══ DATA PROVIDED

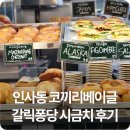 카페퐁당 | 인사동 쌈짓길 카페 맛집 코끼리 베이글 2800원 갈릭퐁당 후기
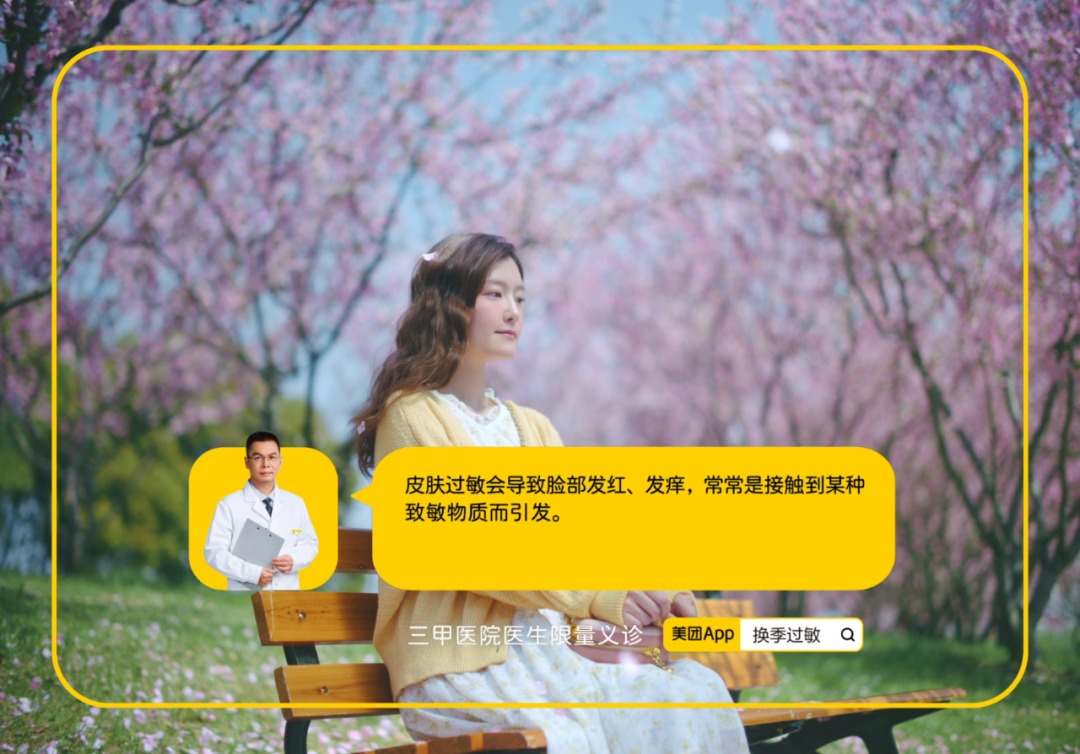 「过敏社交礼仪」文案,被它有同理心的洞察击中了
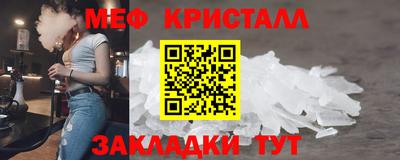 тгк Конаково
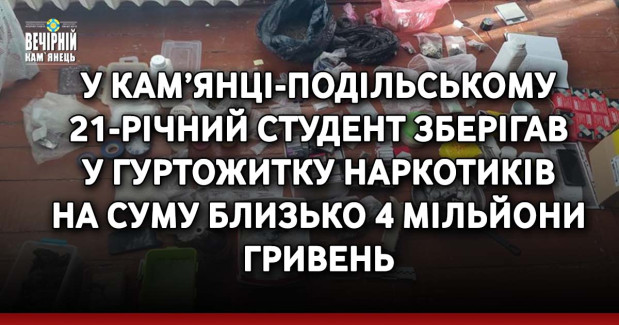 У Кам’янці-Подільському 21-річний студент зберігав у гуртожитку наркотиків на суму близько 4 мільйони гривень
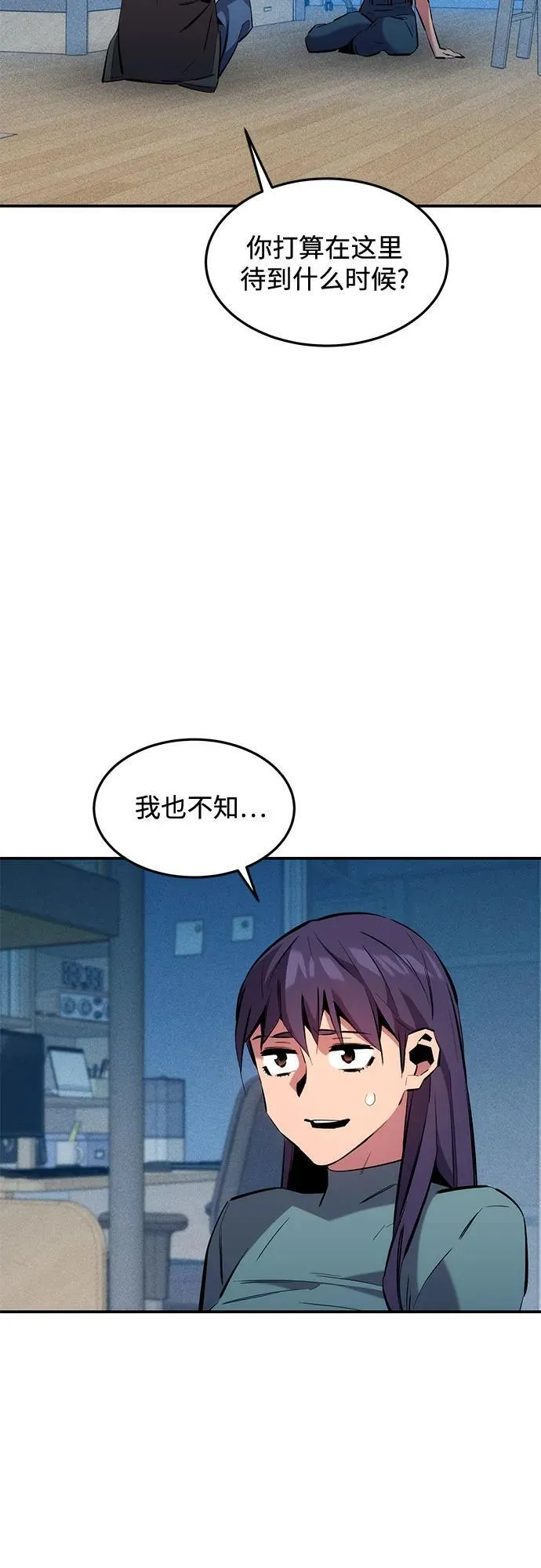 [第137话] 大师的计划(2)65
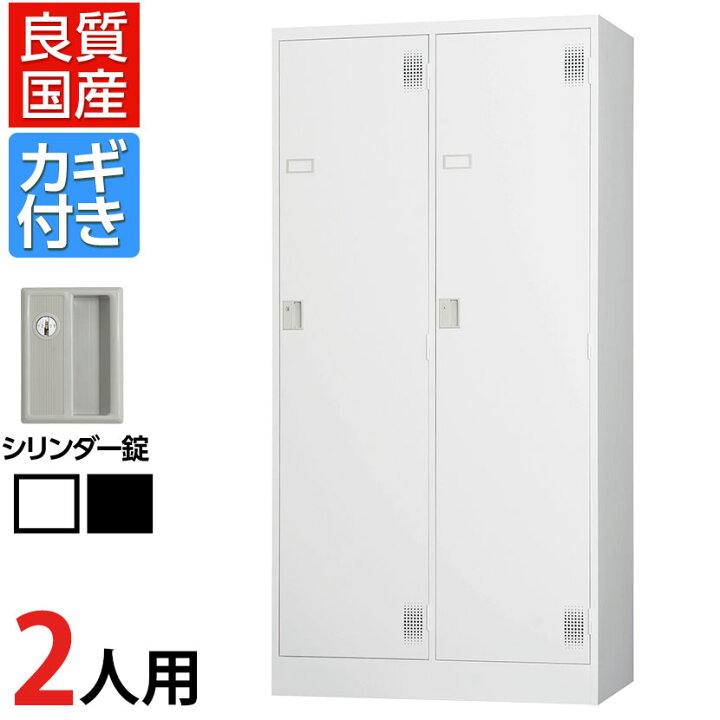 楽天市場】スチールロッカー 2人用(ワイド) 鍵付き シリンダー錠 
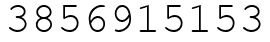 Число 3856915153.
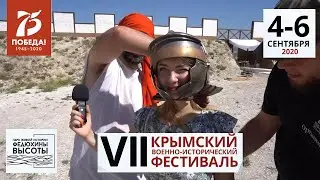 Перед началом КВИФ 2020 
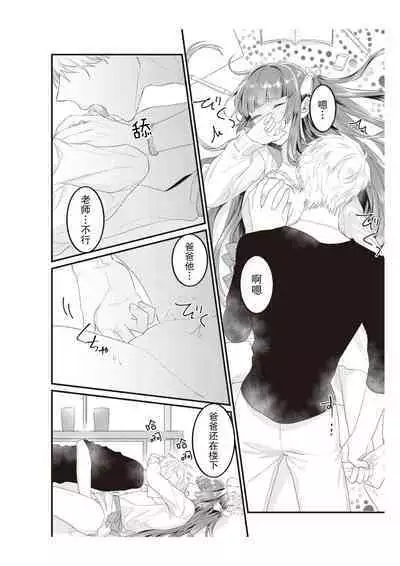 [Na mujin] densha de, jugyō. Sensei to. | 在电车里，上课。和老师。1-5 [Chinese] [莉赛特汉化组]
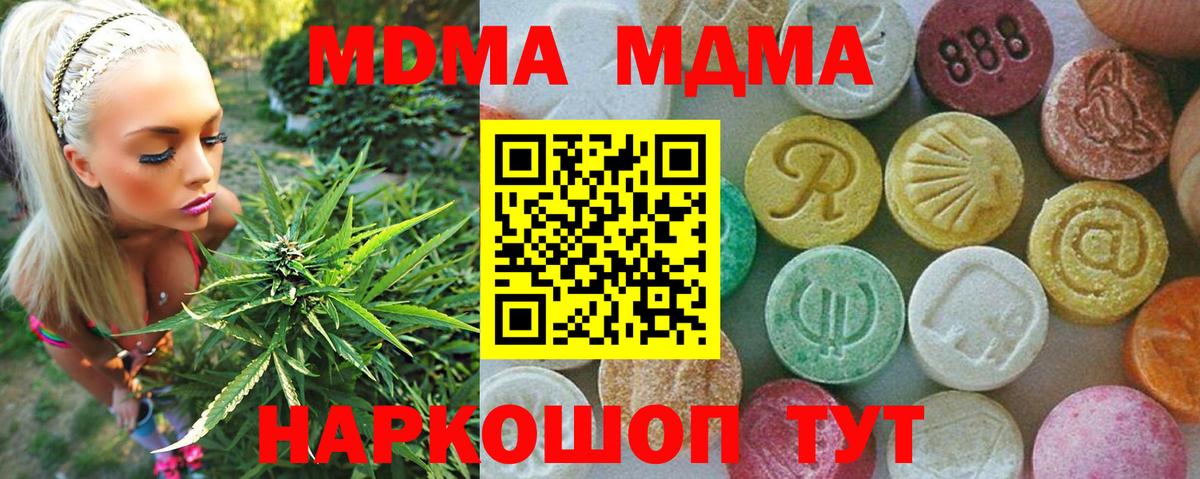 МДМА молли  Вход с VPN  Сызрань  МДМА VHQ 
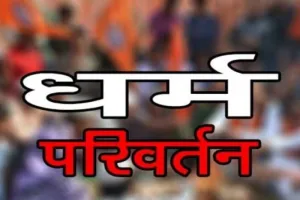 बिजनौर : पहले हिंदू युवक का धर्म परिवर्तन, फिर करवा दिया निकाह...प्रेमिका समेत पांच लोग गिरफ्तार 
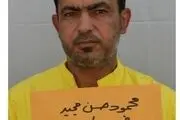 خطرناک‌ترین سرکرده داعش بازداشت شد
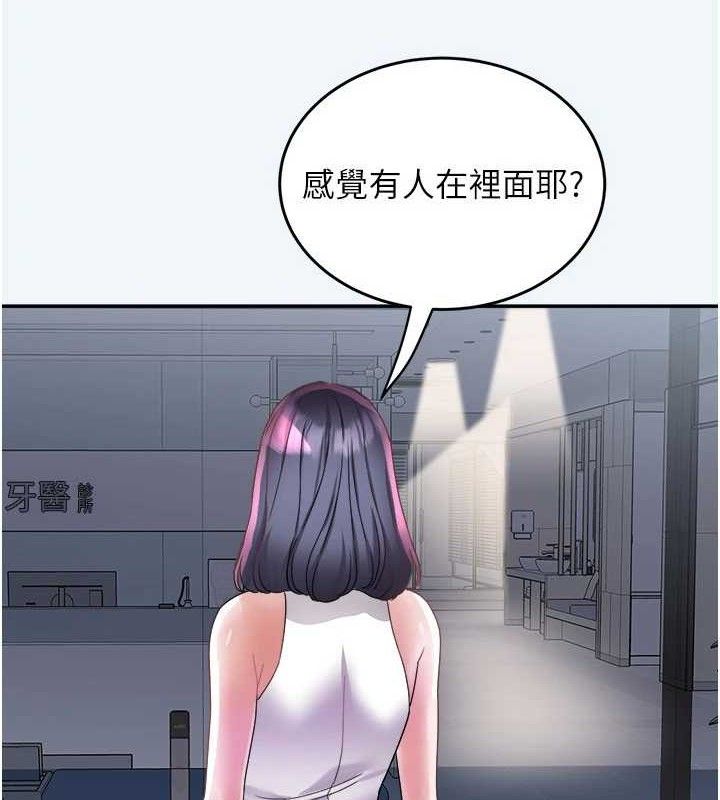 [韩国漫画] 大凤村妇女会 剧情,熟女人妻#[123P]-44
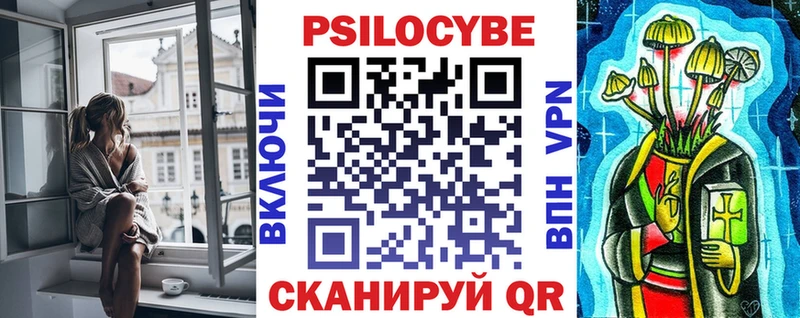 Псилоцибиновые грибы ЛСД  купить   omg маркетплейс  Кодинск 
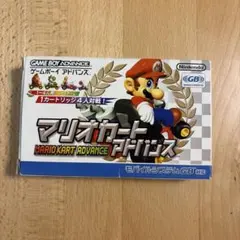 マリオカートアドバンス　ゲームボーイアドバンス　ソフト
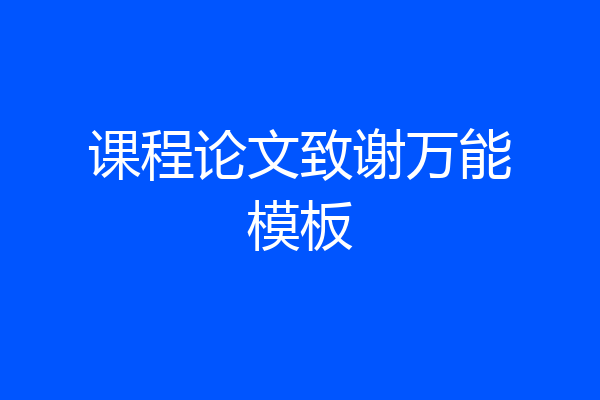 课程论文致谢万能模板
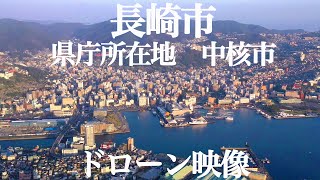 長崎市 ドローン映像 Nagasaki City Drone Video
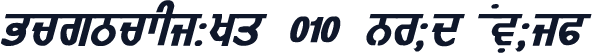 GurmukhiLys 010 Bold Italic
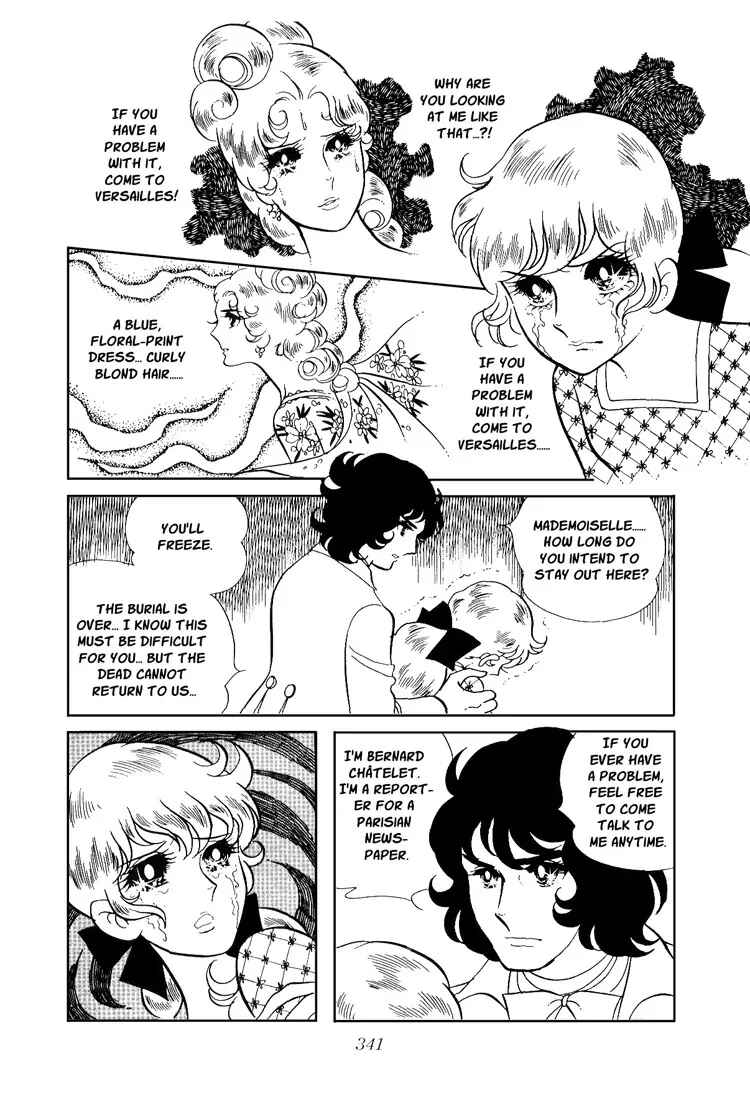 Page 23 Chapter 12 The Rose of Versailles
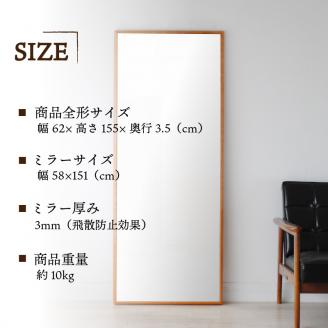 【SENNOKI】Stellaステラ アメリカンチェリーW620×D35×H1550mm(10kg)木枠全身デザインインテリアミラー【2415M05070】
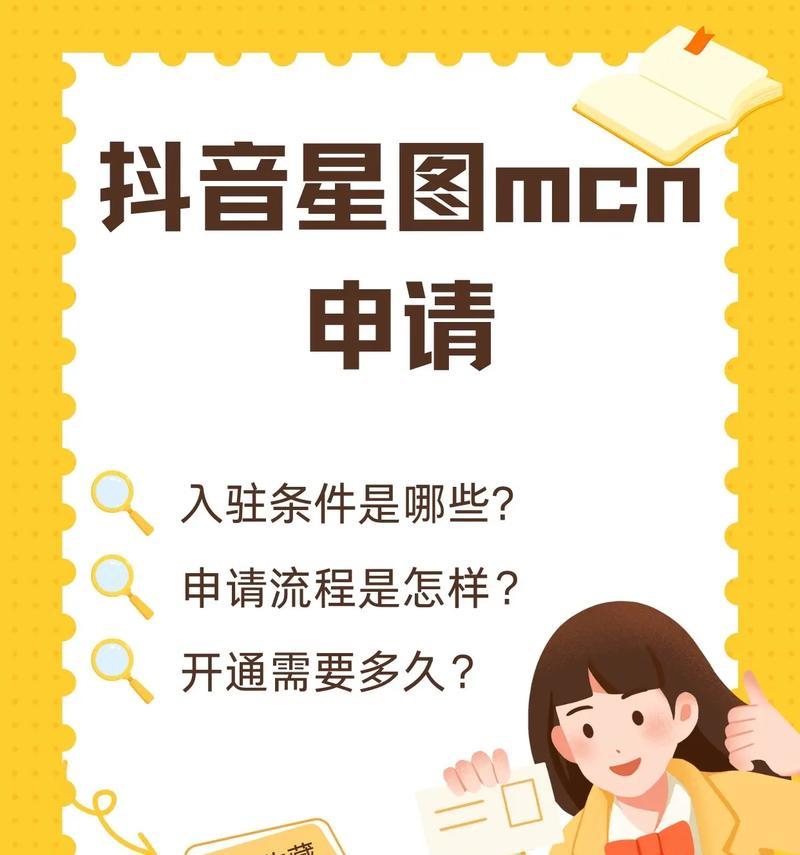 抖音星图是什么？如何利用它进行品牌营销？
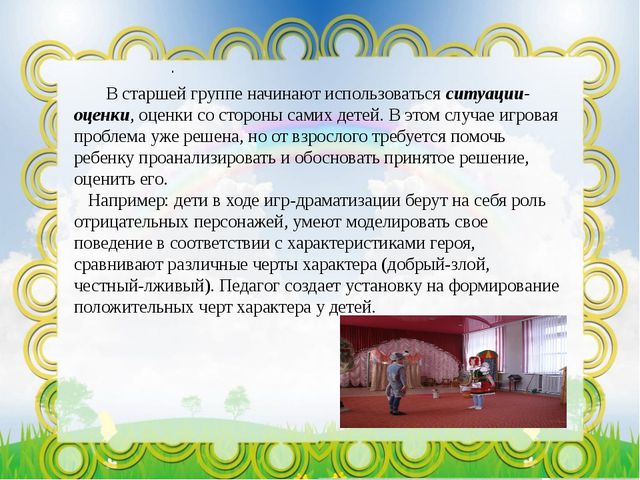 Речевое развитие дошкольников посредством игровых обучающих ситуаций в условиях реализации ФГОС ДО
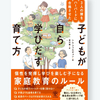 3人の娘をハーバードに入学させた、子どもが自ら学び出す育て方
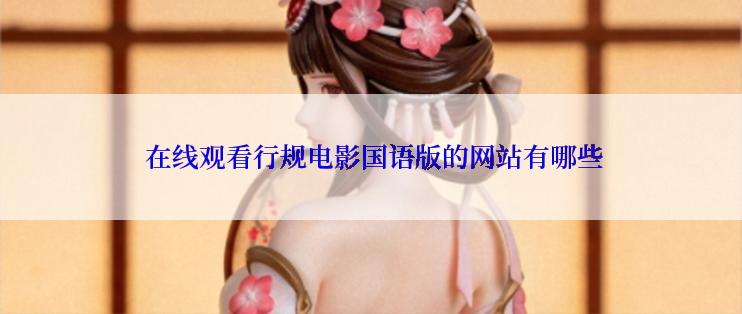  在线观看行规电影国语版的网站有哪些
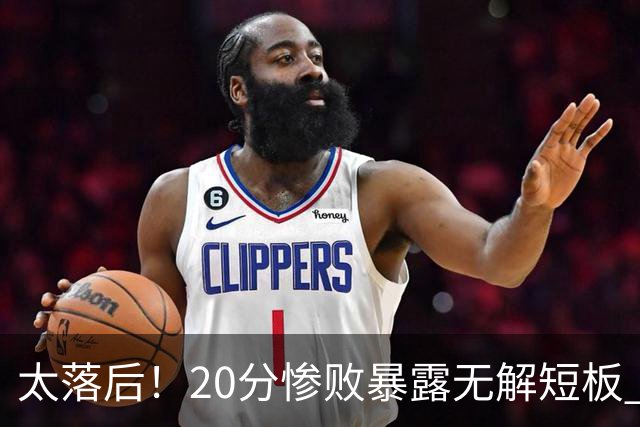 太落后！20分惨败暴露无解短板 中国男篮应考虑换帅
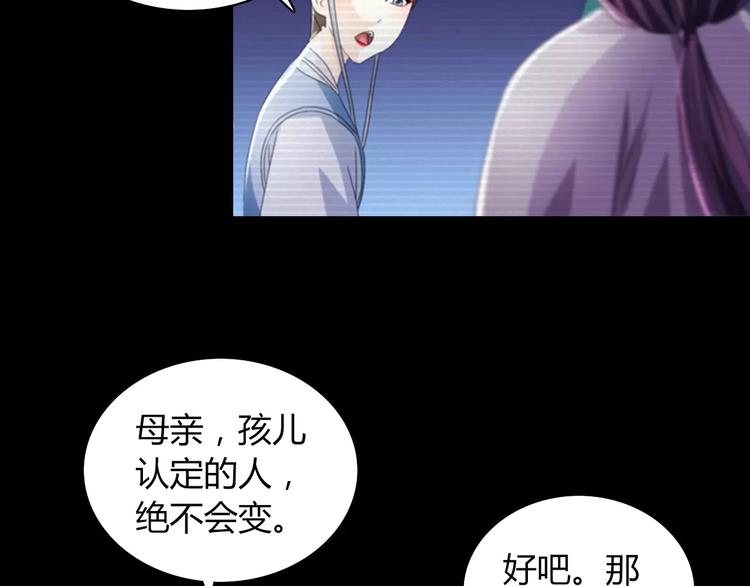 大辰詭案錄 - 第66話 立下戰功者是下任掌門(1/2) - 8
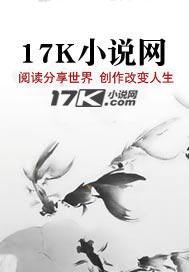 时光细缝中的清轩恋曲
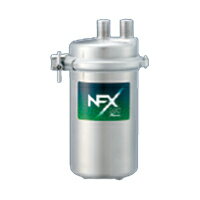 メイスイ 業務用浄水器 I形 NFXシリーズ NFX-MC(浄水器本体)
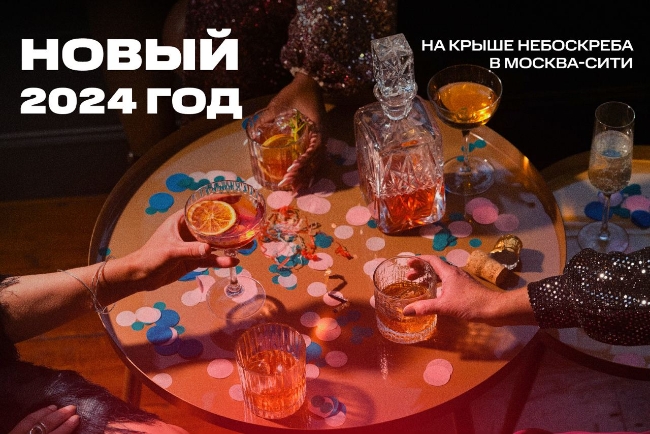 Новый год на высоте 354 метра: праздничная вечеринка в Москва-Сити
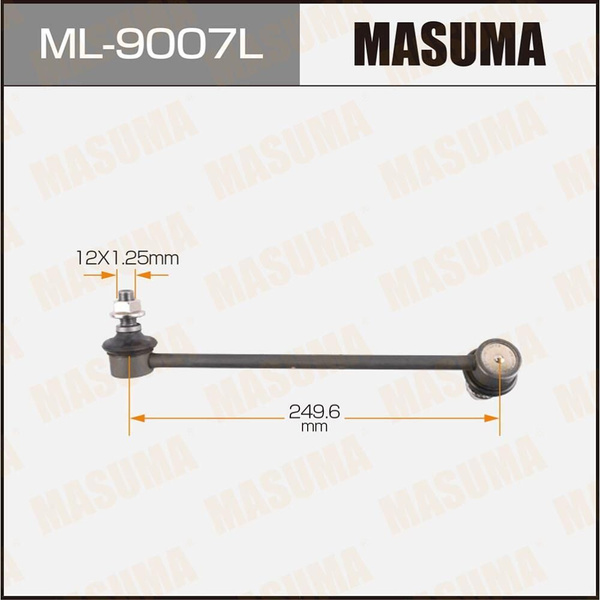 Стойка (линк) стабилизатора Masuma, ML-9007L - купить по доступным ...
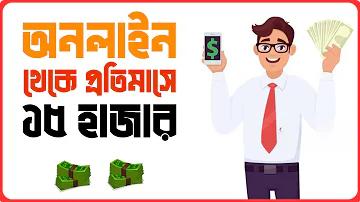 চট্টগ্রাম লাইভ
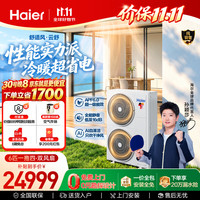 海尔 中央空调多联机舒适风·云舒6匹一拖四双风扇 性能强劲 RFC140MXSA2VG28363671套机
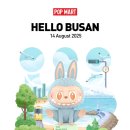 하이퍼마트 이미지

════

**TASK INSTRUCTIONS**
Please print each entry exactly as given and keep pictures out of it.

**EXERCISE OUTPUT**
 카페퐁당 | 인사동 쌈짓길 카페 맛집 코끼리 베이글 2800원 갈릭퐁당 후기
 「过敏社交礼仪」文案,被它有同理心的洞察击中了
 тгк Конаково
 У Кам’янці-Подільському 21-річний студент зберігав у гуртожитку наркотиків на суму близько 4 мільйони гривень
 [第137话] 大师的计划(2)65
 楽天市場】スチールロッカー 2人用(ワイド) 鍵付き シリンダー錠 
 Число 3856915153.
 Перед началом КВИФ 2020 
 [Na mujin] densha de, jugyō. Sensei to. | 在电车里，上课。和老师。1-5 [Chinese] [莉赛特汉化组]
 МДМА молли  Вход с VPN  Сызрань  МДМА VHQ 
 बिजनौर : पहले हिंदू युवक का धर्म परिवर्तन, फिर करवा दिया निकाह...प्रेमिका समेत पांच लोग गिरफ्तार 
 خطرناک‌ترین سرکرده داعش بازداشت شد
 [韩国漫画] 大凤村妇女会 剧情,熟女人妻#[123P]-44
 Псилоцибиновые грибы ЛСД  купить   omg маркетплейс  Кодинск 
 マリオカートアドバンス　ゲームボーイアドバンス　ソフト
 课程论文致谢万能模板
 長崎市 ドローン映像 Nagasaki City Drone Video
 GurmukhiLys 010 Bold Italic
 Page 23 Chapter 12 The Rose of Versailles
 【SENNOKI】Stellaステラ アメリカンチェリーW620×D35×H1550mm(10kg)木枠全身デザインインテリアミラー【2415M05070】
 抖音星图是什么？如何利用它进行品牌营销？
 Речевое развитие дошкольников посредством игровых обучающих ситуаций в условиях реализации ФГОС ДО
 3人の娘をハーバードに入学させた、子どもが自ら学び出す育て方
  在线观看行规电影国语版的网站有哪些
 太落后！20分惨败暴露无解短板 中国男篮应考虑换帅
 大辰詭案錄 - 第66話 立下戰功者是下任掌門(1/2) - 8
 时光细缝中的清轩恋曲
 メイスイ 業務用浄水器 I形 NFXシリーズ NFX-MC(浄水器本体)
 Новый год на высоте 354 метра: праздничная вечеринка в Москва-Сити
 Стойка (линк) стабилизатора Masuma, ML-9007L - купить по доступным ...
 চট্টগ্রাম লাইভ
 海尔 中央空调多联机舒适风·云舒6匹一拖四双风扇 性能强劲 RFC140MXSA2VG28363671套机
 하이퍼마트 이미지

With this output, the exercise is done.